--- begin Data provided ---

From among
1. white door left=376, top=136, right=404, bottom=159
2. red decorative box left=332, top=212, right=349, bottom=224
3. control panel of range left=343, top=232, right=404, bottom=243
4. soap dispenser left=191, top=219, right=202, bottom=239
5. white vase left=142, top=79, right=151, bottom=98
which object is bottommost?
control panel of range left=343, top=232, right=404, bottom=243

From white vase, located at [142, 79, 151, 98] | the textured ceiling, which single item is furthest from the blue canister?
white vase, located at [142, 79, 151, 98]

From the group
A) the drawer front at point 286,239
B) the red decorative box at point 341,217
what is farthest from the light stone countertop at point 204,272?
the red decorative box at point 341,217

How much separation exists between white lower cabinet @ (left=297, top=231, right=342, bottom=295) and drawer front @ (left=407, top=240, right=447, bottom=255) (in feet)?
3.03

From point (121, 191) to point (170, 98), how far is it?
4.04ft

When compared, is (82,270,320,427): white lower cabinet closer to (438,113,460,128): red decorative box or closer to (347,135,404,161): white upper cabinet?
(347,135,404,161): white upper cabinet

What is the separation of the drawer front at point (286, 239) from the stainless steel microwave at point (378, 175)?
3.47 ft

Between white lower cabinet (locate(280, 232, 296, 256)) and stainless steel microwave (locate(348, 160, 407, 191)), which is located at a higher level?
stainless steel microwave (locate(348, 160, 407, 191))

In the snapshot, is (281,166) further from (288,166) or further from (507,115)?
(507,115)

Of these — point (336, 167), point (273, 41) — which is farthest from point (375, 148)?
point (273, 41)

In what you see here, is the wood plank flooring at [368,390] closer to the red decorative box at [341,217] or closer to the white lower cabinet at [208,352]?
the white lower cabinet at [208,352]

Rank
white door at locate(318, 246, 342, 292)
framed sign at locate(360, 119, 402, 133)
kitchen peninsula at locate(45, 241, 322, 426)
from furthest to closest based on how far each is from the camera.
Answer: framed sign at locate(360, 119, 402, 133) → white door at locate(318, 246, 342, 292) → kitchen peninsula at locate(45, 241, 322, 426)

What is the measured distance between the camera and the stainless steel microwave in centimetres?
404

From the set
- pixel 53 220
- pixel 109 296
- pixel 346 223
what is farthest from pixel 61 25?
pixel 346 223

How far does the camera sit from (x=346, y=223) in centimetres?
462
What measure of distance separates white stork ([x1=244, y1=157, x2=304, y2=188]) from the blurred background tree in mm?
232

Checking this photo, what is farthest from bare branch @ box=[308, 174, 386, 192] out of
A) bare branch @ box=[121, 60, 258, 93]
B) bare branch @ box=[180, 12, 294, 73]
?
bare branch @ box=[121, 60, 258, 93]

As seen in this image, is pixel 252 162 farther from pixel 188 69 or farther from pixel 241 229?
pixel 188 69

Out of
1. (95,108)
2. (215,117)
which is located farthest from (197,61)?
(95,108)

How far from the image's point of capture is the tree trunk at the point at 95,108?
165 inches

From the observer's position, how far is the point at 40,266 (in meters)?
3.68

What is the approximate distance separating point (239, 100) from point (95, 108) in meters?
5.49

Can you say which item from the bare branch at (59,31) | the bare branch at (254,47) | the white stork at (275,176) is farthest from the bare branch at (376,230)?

--- end Data provided ---

→ Written task
Copy every one of the records above word for word, keeping each line exactly as it appears.

→ Full response
From among
1. white door left=376, top=136, right=404, bottom=159
2. red decorative box left=332, top=212, right=349, bottom=224
3. control panel of range left=343, top=232, right=404, bottom=243
4. soap dispenser left=191, top=219, right=202, bottom=239
5. white vase left=142, top=79, right=151, bottom=98
which object is bottommost?
control panel of range left=343, top=232, right=404, bottom=243

From white vase, located at [142, 79, 151, 98] | the textured ceiling, which single item is furthest from the blue canister?
white vase, located at [142, 79, 151, 98]

From the group
A) the drawer front at point 286,239
B) the red decorative box at point 341,217
what is farthest from the light stone countertop at point 204,272?
the red decorative box at point 341,217

How much separation exists between white lower cabinet @ (left=297, top=231, right=342, bottom=295) and drawer front @ (left=407, top=240, right=447, bottom=255) (in feet)?
3.03

From point (121, 191) to point (170, 98), how far is it?
4.04ft

When compared, is (82,270,320,427): white lower cabinet closer to (438,113,460,128): red decorative box or closer to (347,135,404,161): white upper cabinet?
(347,135,404,161): white upper cabinet

What is the separation of the drawer front at point (286, 239) from the stainless steel microwave at point (378, 175)?
3.47 ft

Between white lower cabinet (locate(280, 232, 296, 256)) and stainless steel microwave (locate(348, 160, 407, 191)), which is located at a higher level?
stainless steel microwave (locate(348, 160, 407, 191))

In the snapshot, is (281,166) further from (288,166) or further from (507,115)?
(507,115)

Of these — point (336, 167), point (273, 41) — which is farthest from point (375, 148)?
point (273, 41)

In what you see here, is the wood plank flooring at [368,390] closer to the red decorative box at [341,217] or closer to the white lower cabinet at [208,352]?
the white lower cabinet at [208,352]

Rank
white door at locate(318, 246, 342, 292)
framed sign at locate(360, 119, 402, 133)
kitchen peninsula at locate(45, 241, 322, 426)
from furthest to closest based on how far each is from the camera.
Answer: framed sign at locate(360, 119, 402, 133) → white door at locate(318, 246, 342, 292) → kitchen peninsula at locate(45, 241, 322, 426)

What is the measured distance between the camera and the stainless steel microwave in centimetres?
404

From the set
- pixel 53 220
- pixel 109 296
- pixel 346 223
what is farthest from pixel 61 25?
pixel 346 223

How far does the camera sit from (x=346, y=223) in centimetres?
462
What measure of distance separates white stork ([x1=244, y1=157, x2=304, y2=188]) from the blurred background tree in mm?
232

Checking this photo, what is farthest from bare branch @ box=[308, 174, 386, 192] out of
A) bare branch @ box=[121, 60, 258, 93]
B) bare branch @ box=[180, 12, 294, 73]
?
bare branch @ box=[121, 60, 258, 93]

As seen in this image, is pixel 252 162 farther from pixel 188 69 or farther from pixel 241 229?
pixel 188 69

Out of
1. (95,108)
2. (215,117)
which is located farthest from (197,61)?
(95,108)

How far from the image's point of capture is the tree trunk at the point at 95,108?
165 inches

From the observer's position, how far is the point at 40,266 (in meters)?
3.68

What is the approximate distance separating point (239, 100) from point (95, 108) in meters?
5.49

Can you say which item from the bare branch at (59,31) | the bare branch at (254,47) | the white stork at (275,176) is farthest from the bare branch at (376,230)?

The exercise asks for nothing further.